Work instructions:
Output the lines of the items below exactly, from the line with "Is thick book" to the line with "838 millimetres", including both of those lines.

Stored data
▬▬▬

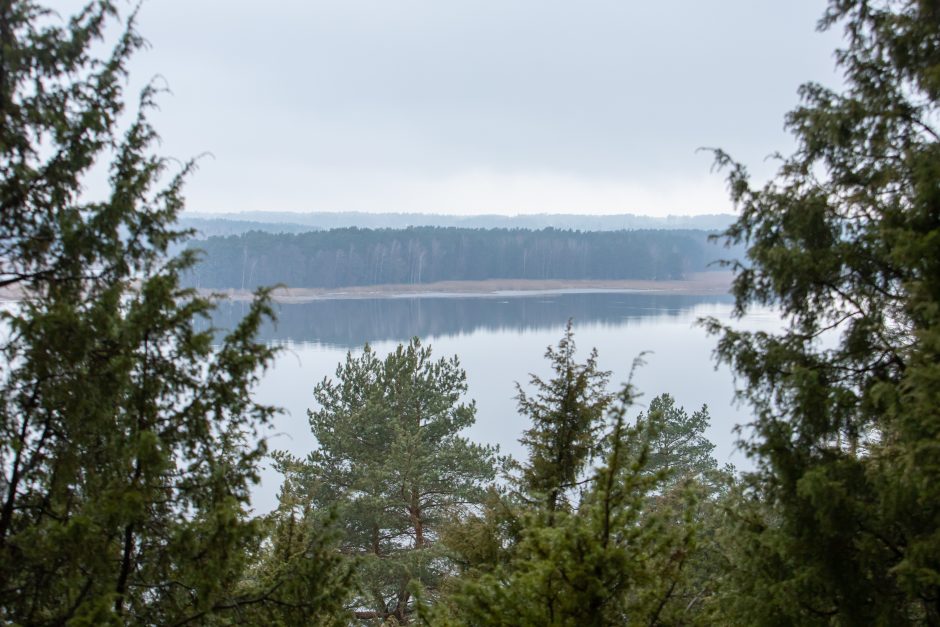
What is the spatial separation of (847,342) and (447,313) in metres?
71.7

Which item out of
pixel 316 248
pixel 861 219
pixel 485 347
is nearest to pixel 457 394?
pixel 861 219

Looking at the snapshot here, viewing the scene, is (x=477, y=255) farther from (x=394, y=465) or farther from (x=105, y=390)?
(x=105, y=390)

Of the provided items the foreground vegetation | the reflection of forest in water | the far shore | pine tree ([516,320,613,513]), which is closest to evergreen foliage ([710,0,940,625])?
the foreground vegetation

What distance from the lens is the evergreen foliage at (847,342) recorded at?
399 cm

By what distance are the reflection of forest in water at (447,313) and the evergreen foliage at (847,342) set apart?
161 feet

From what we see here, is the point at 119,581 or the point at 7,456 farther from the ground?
the point at 7,456

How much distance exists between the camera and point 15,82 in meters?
4.06

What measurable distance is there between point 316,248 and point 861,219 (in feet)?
225

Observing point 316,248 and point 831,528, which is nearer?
point 831,528

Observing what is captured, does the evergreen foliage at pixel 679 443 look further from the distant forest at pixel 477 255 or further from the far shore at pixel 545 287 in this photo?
the far shore at pixel 545 287

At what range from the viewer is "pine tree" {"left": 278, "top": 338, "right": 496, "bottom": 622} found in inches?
493

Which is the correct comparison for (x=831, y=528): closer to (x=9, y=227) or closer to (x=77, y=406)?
(x=77, y=406)

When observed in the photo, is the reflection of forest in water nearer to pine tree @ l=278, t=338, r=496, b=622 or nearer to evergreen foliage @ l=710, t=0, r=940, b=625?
pine tree @ l=278, t=338, r=496, b=622

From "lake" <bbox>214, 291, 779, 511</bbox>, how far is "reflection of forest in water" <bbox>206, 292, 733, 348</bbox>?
0.37 feet
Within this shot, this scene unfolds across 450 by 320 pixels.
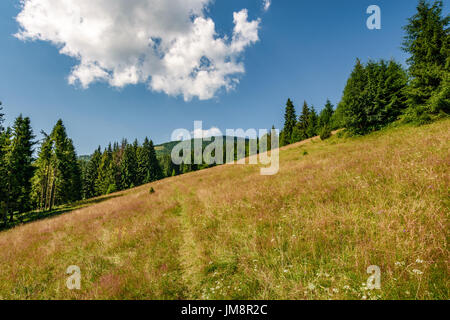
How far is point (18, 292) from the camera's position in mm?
4547

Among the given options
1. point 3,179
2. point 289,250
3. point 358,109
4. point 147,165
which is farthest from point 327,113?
point 3,179

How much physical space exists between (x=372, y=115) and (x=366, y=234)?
980 inches

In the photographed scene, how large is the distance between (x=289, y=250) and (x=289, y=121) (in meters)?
53.9

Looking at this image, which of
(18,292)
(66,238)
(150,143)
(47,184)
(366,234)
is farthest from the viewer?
(150,143)

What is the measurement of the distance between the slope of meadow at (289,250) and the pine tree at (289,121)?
149ft

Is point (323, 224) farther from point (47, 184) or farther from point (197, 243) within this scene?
point (47, 184)

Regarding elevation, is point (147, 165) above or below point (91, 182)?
above

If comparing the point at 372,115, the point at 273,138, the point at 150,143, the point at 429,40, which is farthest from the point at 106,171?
the point at 429,40

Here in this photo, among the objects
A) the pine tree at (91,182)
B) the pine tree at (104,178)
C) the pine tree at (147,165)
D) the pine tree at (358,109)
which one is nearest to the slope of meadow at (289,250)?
the pine tree at (358,109)

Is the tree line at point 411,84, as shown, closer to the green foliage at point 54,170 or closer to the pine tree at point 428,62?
the pine tree at point 428,62

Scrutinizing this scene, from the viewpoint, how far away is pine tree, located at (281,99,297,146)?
168 ft

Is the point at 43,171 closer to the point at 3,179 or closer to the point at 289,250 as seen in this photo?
the point at 3,179

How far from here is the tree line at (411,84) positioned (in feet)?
46.7

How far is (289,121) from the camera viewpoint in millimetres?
51906
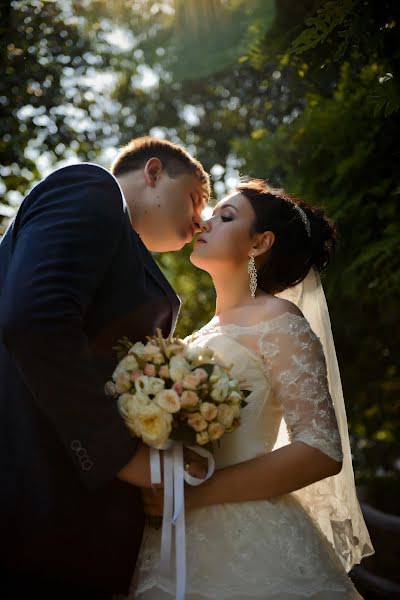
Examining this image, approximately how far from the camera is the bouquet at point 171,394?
220 centimetres

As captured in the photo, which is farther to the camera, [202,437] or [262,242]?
[262,242]

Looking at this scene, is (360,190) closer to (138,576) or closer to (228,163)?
(138,576)

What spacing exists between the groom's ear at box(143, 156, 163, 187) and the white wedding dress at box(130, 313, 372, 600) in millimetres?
710

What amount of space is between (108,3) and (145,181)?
774cm

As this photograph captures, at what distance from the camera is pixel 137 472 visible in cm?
223

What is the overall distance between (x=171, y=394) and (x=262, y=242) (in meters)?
1.40

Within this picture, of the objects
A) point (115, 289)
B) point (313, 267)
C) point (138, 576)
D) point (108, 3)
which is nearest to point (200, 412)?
point (115, 289)

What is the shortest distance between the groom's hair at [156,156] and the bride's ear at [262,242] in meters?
0.47

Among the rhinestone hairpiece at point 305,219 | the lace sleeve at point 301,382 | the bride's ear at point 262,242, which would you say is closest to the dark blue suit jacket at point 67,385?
the lace sleeve at point 301,382

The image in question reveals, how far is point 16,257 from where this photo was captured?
2.07 meters

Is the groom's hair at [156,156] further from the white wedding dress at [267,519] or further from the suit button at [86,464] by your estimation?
the suit button at [86,464]

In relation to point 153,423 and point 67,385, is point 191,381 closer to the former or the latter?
point 153,423

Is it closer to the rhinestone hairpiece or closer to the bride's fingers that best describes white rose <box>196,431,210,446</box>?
the bride's fingers

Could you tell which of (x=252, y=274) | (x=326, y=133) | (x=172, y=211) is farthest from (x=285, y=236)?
(x=326, y=133)
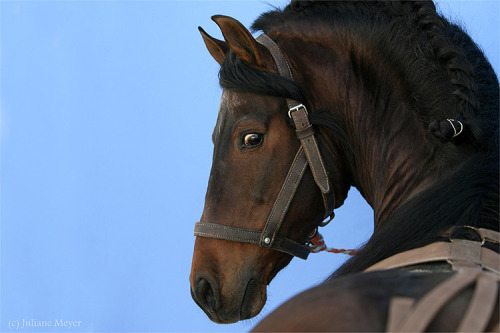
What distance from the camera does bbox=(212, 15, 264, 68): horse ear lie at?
1.12 metres

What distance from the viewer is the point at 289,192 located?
1099mm

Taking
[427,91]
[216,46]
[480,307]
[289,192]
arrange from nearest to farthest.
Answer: [480,307], [427,91], [289,192], [216,46]

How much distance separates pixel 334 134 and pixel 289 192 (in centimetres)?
16

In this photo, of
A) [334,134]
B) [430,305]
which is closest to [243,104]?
[334,134]

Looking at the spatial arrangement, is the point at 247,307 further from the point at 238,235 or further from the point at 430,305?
the point at 430,305

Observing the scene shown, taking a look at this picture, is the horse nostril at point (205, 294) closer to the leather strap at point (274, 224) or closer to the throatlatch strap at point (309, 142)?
the leather strap at point (274, 224)

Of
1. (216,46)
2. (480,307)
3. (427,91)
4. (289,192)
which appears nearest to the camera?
(480,307)

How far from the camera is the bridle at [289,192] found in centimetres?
110

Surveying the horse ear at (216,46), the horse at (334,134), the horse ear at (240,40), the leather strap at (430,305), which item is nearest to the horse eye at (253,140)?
the horse at (334,134)

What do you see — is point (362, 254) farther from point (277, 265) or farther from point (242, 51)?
point (242, 51)

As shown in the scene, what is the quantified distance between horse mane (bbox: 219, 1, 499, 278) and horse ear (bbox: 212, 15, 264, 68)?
Result: 0.07 feet

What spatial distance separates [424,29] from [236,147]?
1.46 ft

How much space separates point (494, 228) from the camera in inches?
32.5

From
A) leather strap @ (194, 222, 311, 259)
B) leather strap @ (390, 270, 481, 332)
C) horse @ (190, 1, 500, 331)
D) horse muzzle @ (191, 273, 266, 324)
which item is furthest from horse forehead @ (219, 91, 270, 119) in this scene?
leather strap @ (390, 270, 481, 332)
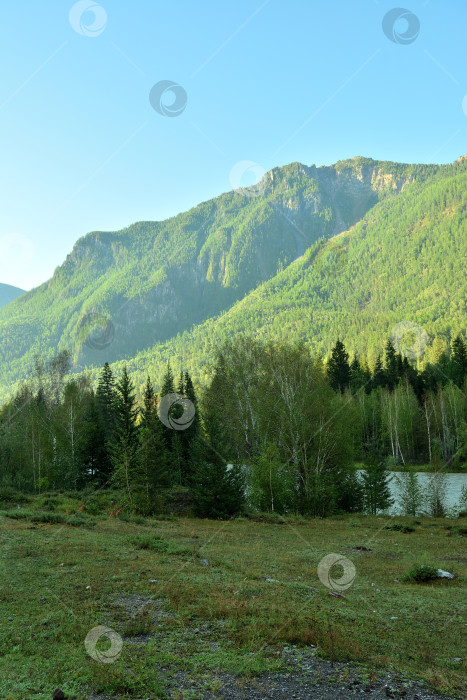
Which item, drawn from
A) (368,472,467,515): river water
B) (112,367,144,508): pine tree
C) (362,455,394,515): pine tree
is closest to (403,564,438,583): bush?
(112,367,144,508): pine tree

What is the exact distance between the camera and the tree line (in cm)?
3284

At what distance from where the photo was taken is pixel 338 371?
8744cm

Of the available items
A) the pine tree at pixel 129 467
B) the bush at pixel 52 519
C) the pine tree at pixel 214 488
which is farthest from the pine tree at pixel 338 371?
the bush at pixel 52 519

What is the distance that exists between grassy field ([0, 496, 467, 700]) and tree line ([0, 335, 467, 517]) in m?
13.4

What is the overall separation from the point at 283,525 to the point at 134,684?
75.7 feet

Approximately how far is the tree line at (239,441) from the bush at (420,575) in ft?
56.0

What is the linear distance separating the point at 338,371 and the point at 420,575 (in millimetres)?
74268

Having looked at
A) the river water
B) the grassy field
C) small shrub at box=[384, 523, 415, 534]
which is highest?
the grassy field

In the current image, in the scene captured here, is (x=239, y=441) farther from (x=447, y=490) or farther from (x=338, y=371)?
(x=338, y=371)

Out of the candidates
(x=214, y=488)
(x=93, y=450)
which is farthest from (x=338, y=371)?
(x=214, y=488)

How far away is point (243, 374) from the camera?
49000 millimetres

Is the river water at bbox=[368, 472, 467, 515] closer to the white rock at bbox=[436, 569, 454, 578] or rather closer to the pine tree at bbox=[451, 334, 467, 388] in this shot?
the white rock at bbox=[436, 569, 454, 578]

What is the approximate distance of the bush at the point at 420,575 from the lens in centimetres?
1472

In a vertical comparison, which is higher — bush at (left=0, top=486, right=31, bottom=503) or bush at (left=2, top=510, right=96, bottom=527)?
bush at (left=2, top=510, right=96, bottom=527)
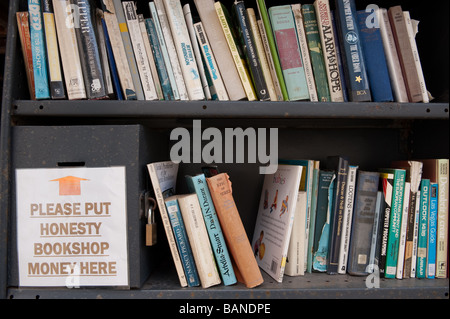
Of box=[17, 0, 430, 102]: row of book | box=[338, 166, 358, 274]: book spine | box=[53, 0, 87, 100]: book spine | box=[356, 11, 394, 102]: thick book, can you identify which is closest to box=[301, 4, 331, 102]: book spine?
box=[17, 0, 430, 102]: row of book

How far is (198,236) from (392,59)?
0.69 m

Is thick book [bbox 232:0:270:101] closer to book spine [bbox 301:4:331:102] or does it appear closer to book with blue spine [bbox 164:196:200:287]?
book spine [bbox 301:4:331:102]

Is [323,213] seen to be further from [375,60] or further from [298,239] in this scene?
[375,60]

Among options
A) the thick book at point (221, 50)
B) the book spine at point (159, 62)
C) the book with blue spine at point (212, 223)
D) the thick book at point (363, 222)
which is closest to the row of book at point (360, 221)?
the thick book at point (363, 222)

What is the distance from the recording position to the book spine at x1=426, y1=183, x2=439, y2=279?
2.98ft

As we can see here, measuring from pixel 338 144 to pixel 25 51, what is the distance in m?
0.98

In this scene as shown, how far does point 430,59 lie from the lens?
1.02 m

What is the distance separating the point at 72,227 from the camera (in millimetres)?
810

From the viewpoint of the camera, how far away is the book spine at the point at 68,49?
838 millimetres

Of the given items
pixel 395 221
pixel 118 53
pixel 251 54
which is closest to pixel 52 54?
pixel 118 53

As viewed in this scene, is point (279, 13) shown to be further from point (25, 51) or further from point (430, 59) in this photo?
point (25, 51)

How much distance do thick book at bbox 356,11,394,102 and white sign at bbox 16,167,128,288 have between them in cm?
70

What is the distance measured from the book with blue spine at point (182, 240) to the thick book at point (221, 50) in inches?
12.6

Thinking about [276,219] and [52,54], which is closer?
[52,54]
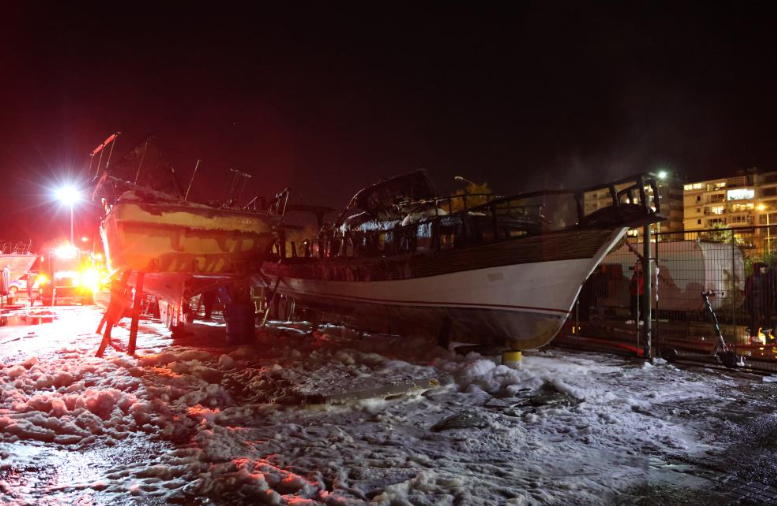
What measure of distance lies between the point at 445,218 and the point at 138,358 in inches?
228

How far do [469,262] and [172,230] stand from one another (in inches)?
Result: 203

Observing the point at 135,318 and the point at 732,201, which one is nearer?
the point at 135,318

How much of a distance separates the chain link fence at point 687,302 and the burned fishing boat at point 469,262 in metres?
2.81

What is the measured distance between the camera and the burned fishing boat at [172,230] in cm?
798

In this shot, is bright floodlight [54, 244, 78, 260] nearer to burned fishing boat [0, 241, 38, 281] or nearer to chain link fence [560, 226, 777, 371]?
burned fishing boat [0, 241, 38, 281]

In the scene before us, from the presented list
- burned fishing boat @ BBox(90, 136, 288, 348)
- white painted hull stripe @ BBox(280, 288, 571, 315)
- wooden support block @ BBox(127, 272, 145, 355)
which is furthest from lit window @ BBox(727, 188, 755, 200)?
wooden support block @ BBox(127, 272, 145, 355)

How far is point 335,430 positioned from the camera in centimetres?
443

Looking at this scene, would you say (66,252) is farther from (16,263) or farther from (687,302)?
(687,302)

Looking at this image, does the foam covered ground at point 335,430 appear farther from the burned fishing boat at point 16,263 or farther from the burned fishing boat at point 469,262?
the burned fishing boat at point 16,263

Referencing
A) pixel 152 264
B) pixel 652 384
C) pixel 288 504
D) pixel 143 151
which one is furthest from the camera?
pixel 143 151

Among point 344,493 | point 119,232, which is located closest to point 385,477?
point 344,493

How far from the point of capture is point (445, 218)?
347 inches

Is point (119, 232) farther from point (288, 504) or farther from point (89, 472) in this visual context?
point (288, 504)

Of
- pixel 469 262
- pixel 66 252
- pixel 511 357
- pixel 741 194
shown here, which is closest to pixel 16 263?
pixel 66 252
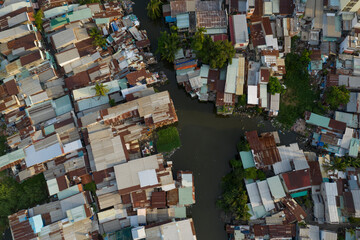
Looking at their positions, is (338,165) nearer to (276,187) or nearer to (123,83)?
(276,187)

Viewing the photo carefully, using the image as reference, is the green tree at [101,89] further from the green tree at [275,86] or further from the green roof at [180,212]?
the green tree at [275,86]

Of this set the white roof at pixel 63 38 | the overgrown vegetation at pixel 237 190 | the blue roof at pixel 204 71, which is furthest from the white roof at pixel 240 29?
the white roof at pixel 63 38

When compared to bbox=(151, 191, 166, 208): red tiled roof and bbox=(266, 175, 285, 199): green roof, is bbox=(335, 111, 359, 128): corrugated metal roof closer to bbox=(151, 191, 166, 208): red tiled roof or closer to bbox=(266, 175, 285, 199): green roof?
bbox=(266, 175, 285, 199): green roof

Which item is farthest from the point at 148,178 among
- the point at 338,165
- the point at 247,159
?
the point at 338,165

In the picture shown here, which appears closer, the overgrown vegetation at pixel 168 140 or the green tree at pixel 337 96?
the green tree at pixel 337 96

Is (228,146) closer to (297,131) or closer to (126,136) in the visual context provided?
(297,131)

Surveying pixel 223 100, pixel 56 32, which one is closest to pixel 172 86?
pixel 223 100

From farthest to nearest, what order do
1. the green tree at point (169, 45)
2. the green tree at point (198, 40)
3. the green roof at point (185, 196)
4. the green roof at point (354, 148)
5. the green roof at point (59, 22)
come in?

▬▬▬

Exercise answer:
Is thick book [bbox 232:0:270:101] closer to book spine [bbox 301:4:331:102] or does it appear closer to book with blue spine [bbox 164:196:200:287]?
book spine [bbox 301:4:331:102]

Is [323,213] seen to be further from [375,60] or further from [298,239] in this scene?
[375,60]

Among options
A) the thick book at point (221, 50)
B) the book spine at point (159, 62)
C) the book with blue spine at point (212, 223)
D) the thick book at point (363, 222)
which is closest to the row of book at point (360, 221)?
the thick book at point (363, 222)

What is the distance from the recording position to the book spine at x1=426, y1=183, x2=439, y2=279?
2.98ft

As we can see here, measuring from pixel 338 144 to pixel 25 51, what is the distance in m?
0.98

In this scene as shown, how far does point 430,59 lie from the lens?
1.02 m

What is the distance separating the point at 72,227 from the camera (in millimetres)?
810

From the viewpoint of the camera, how far away is the book spine at the point at 68,49?
838 millimetres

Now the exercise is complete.